Comércio da Franca - Como nasceu a associação?
Ana Estela - A preocupação da Caminhar sempre foi a inclusão de crianças com paralisia cerebral. A Caminhar foi criada por Ana Luiza, mãe de uma criança com paralisia na cidade. Ela começou reunindo pais de outras crianças na mesma situação e contou com o apoio da fisioterapeuta Ana Cláudia para montar a associação. Ana Cláudia já faleceu e Ana Luiza foi embora para os EUA, mas outras pessoas dão continuidade ao projeto.
Comércio - Qual a importância de prestar atendimento aos pais também?
Ana Estela - Às vezes, a dificuldade de aprendizagem não está só na criança. Se apresenta problemas em aprender, alguém pode estar com dificuldade de ensiná-la ou a família não oferece estrutura correta para a aprendizagem dos filhos.

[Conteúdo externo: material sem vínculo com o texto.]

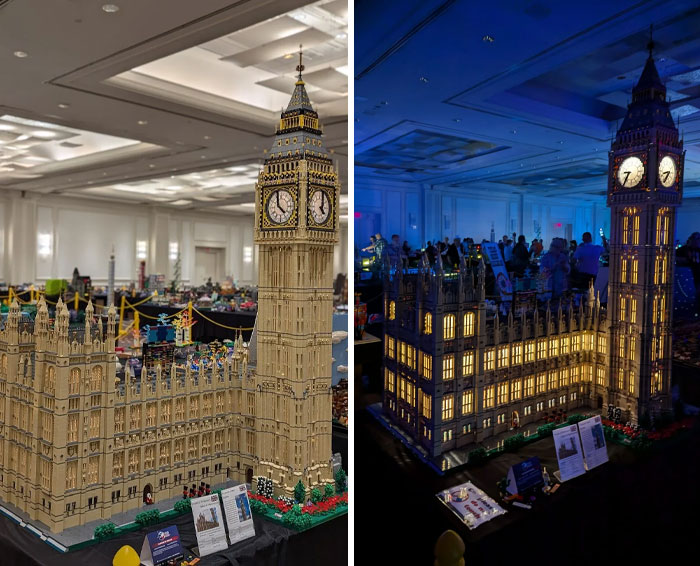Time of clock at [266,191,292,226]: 3:58
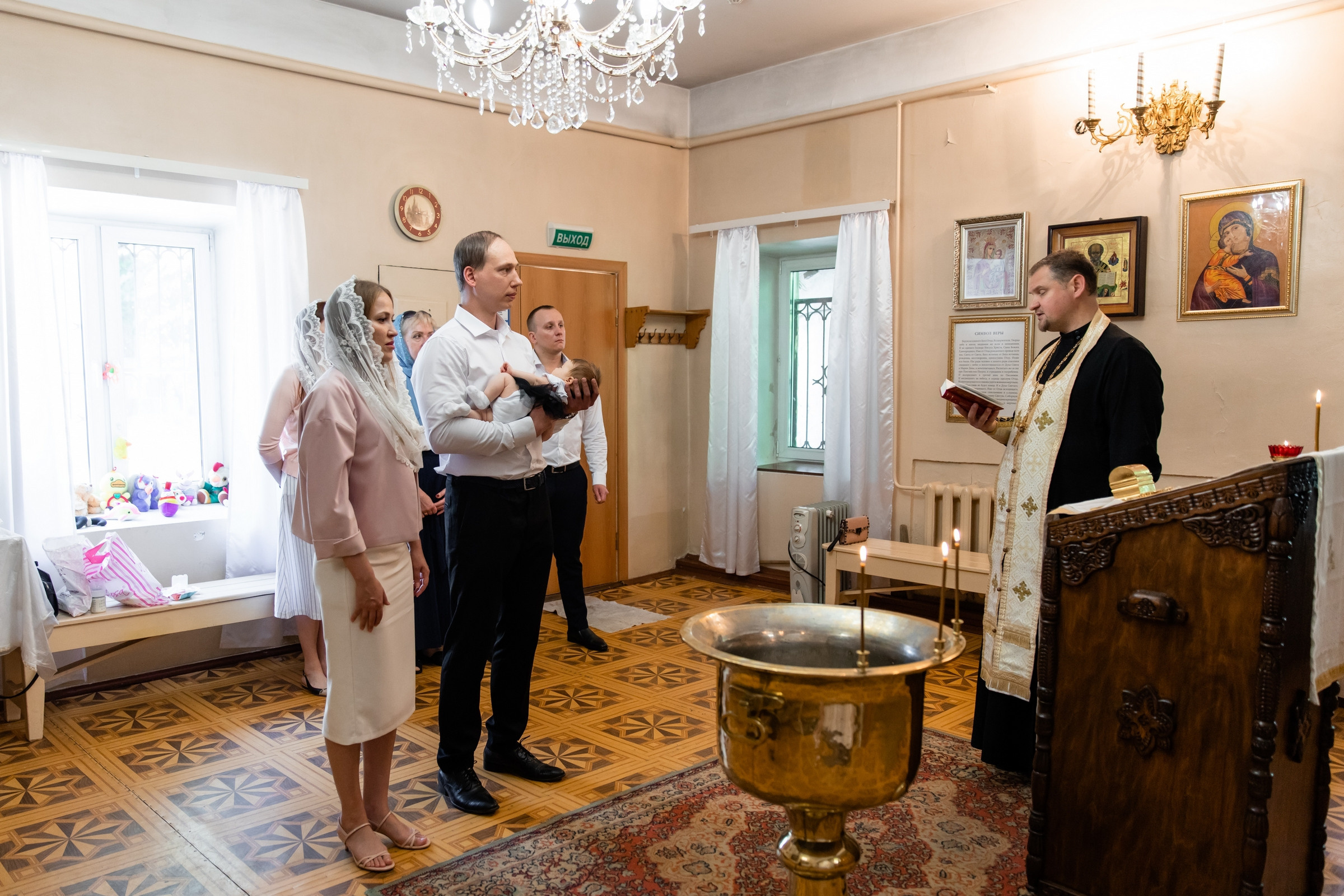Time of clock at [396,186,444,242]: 8:56
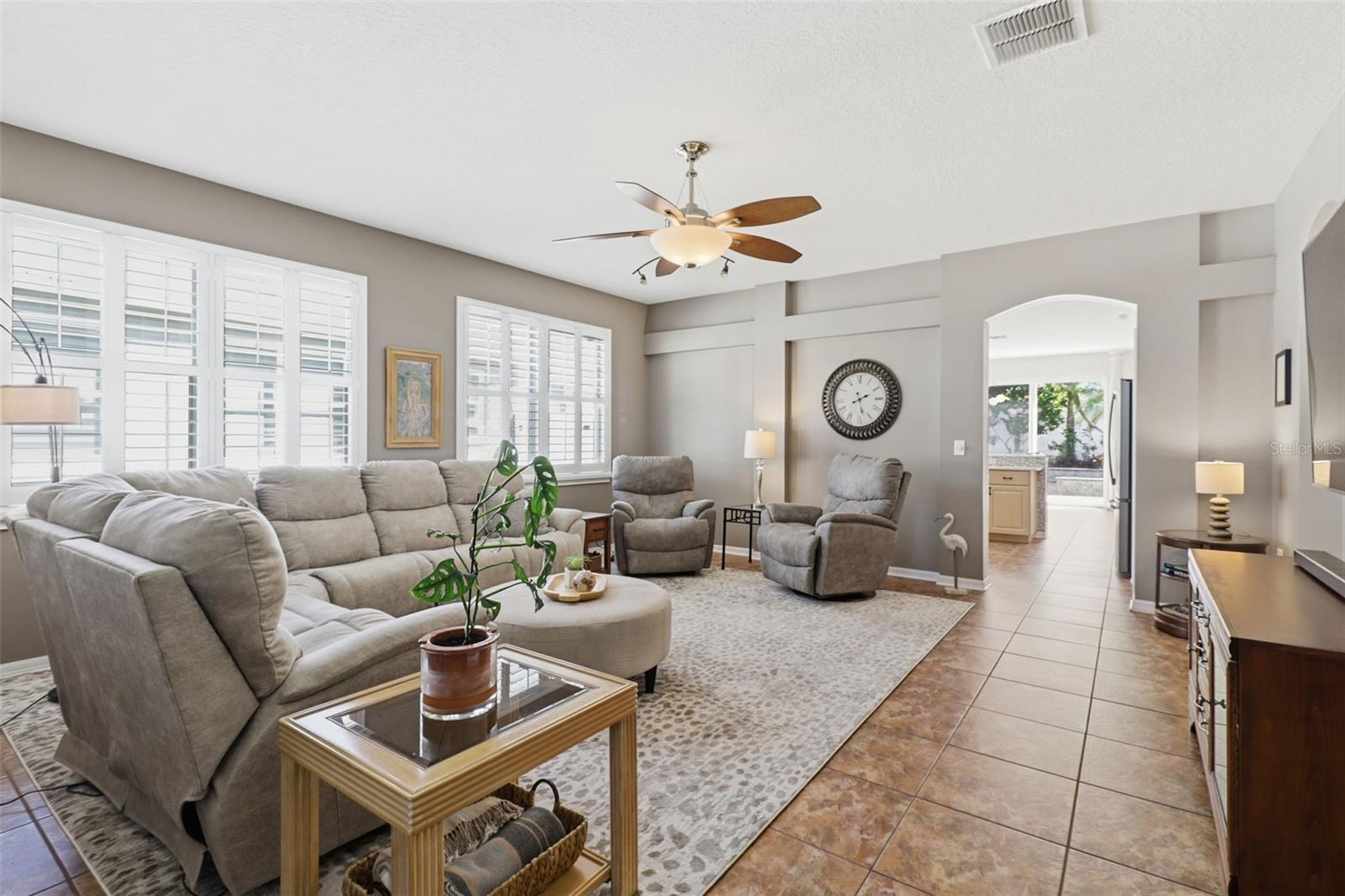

Encontramos muitos casos de crianças que convivem em ambientes de violência doméstica, com pais alcoólatras e de mães que trabalham o dia todo e não têm muito tempo para os filhos. Não adianta a Caminhar oferecer reforço se em casa o paciente não encontra espaço adequado para melhorar, evoluir e ter um acompanhamento.
Comércio - Quais as conquistas alcançadas pela Caminhar?
Ana Estela - Acredito que o nosso crescimento; a estruturação que alcançamos para o atendimento. Começamos com voluntários e hoje contamos com equipe completa e mantemos a qualidade dos serviços sempre. As escolas também mudaram o olhar em relação às crianças com paralisia. A aceitação está maior.